▶ OBJECTIVE
Copy the items verbatim, from the line containing "Is point 237,139" through the end of the items, with both ends included. Leave the pictures out of your answer.

▶ INFORMATION SHOWN
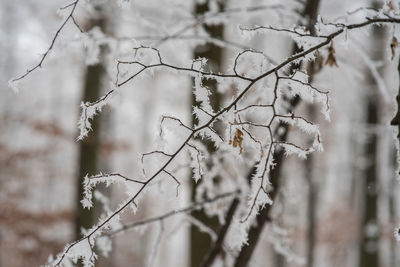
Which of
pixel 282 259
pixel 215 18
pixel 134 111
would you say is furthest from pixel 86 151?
pixel 134 111

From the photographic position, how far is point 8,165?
6.35 metres

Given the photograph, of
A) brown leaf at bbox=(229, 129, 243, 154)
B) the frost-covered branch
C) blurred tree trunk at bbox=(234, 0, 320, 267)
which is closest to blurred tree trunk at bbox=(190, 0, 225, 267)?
A: blurred tree trunk at bbox=(234, 0, 320, 267)

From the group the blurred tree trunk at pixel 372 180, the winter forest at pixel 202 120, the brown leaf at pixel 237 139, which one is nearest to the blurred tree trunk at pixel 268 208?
the winter forest at pixel 202 120

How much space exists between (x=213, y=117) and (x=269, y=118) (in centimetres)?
14

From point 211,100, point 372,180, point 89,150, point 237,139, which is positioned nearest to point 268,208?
point 237,139

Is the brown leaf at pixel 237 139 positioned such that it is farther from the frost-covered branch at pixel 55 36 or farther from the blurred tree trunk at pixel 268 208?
the blurred tree trunk at pixel 268 208

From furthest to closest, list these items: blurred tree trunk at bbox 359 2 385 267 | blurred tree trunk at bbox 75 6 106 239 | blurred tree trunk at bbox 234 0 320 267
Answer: blurred tree trunk at bbox 359 2 385 267, blurred tree trunk at bbox 75 6 106 239, blurred tree trunk at bbox 234 0 320 267

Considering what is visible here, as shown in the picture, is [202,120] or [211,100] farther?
[211,100]

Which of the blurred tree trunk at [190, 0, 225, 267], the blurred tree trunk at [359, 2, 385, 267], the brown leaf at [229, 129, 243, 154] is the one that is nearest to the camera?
the brown leaf at [229, 129, 243, 154]

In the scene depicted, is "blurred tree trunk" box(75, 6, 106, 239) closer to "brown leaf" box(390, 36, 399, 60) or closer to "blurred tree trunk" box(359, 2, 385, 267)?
"brown leaf" box(390, 36, 399, 60)

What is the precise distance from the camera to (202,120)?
0.81 meters

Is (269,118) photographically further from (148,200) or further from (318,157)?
(148,200)

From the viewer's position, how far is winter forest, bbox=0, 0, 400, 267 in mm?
826

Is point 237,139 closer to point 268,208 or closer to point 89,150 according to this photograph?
point 268,208
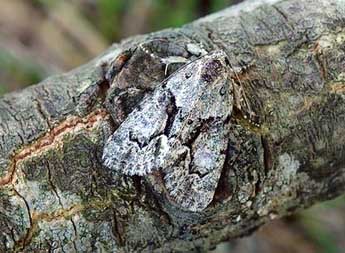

▶ ANSWER BELOW
Is point 237,139 closer to point 268,208 or closer to point 89,150 according to this photograph?
point 268,208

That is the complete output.